Moins de naissances en France : ce que change le nouveau congé de naissance pour les parents

La France continue d’enregistrer moins de naissances chaque année, un mouvement qui s’accélère en 2026. Dans le même temps, un nouveau droit vient d’entrer en vigueur pour les jeunes parents : le congé de naissance indemnisé. Voici ce que disent les derniers chiffres et ce que ce nouveau congé change concrètement.

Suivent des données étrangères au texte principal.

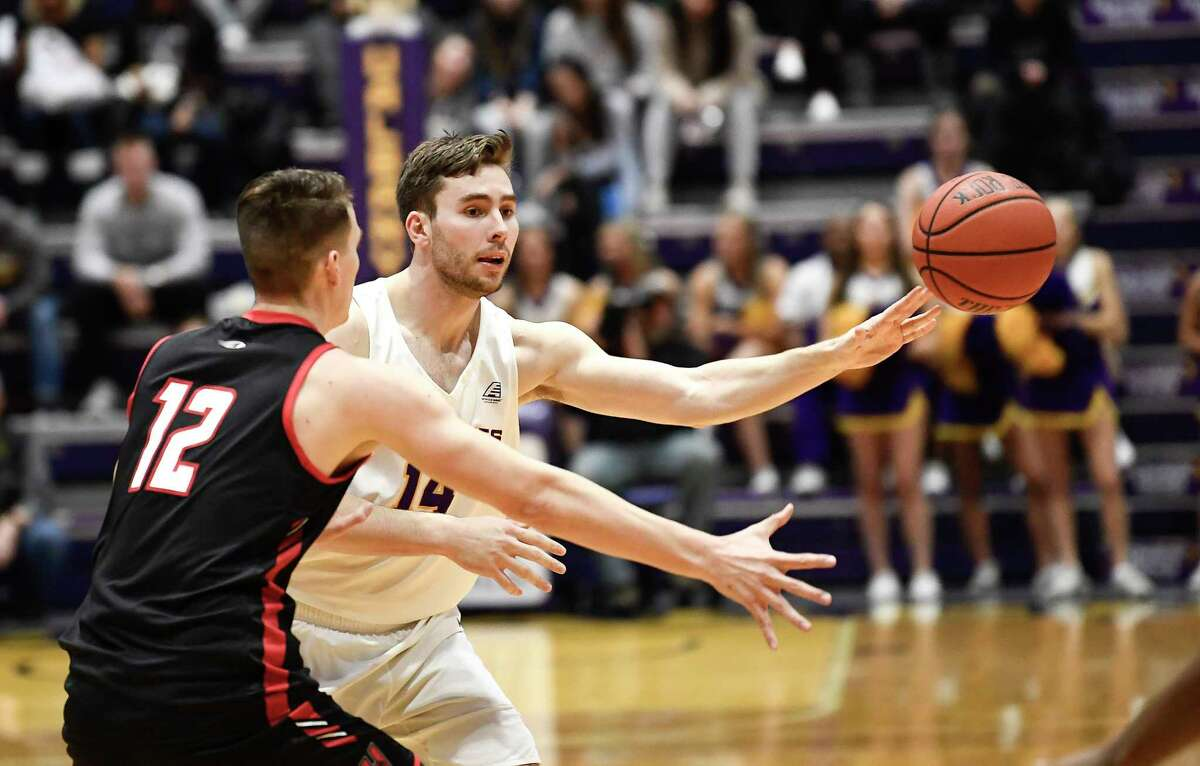 Hartford forward Miroslav Stafl (12) defends against University at Albany forward Adam Lulka (14) during the first half of an NCAA basketball game Saturday, Jan. 25, 2020, in Albany, N.Y. (Hans Pennink / Special to the Times Union) ORG XMIT: 012620_uamen_HP104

Un niveau de naissances au plus bas depuis 1945

Selon les données de l’Insee publiées le 30 juillet 2026, environ 314 000 bébés sont nés en France entre janvier et juin 2026, contre plus de 317 000 sur la même période en 2025, soit une baisse de 1,1 %. Si la tendance se poursuit, l’année 2026 devrait compter environ 635 000 naissances, contre 644 000 en 2025 : un plus bas historique depuis la fin de la Seconde Guerre mondiale. Le taux de fécondité s’établissait à 1,61 enfant par femme en 2024, l’un des plus élevés de l’Union européenne malgré la baisse continue. Autre fait marquant : la France a enregistré en 2025, pour la première fois depuis 1945, un solde naturel négatif, c’est-à-dire davantage de décès que de naissances, une situation qui devrait se reproduire en 2026.

Le nouveau congé de naissance indemnisé : ce qui change

Créé par la loi de financement de la Sécurité sociale pour 2026 et entré en vigueur le 1er juillet 2026, ce congé supplémentaire s’ajoute aux congés maternité, paternité et d’accueil de l’enfant déjà existants, sans les remplacer. Il concerne les enfants nés ou adoptés depuis le 1er janvier 2026 et s’adresse à tous les parents en activité : salariés, agents publics comme indépendants.

  • Durée : jusqu’à 1 à 2 mois par parent, pris en une fois ou de manière fractionnée.
  • Indemnisation : 70 % du salaire net le premier mois, 60 % le second, dans la limite du plafond de la Sécurité sociale (4 005 € au 1er janvier 2026).
  • Démarche : informer son employeur au moins un mois avant le début du congé souhaité.
  • Ordre de prise : ce congé ne peut être posé qu’après les congés maternité, paternité et d’accueil de l’enfant.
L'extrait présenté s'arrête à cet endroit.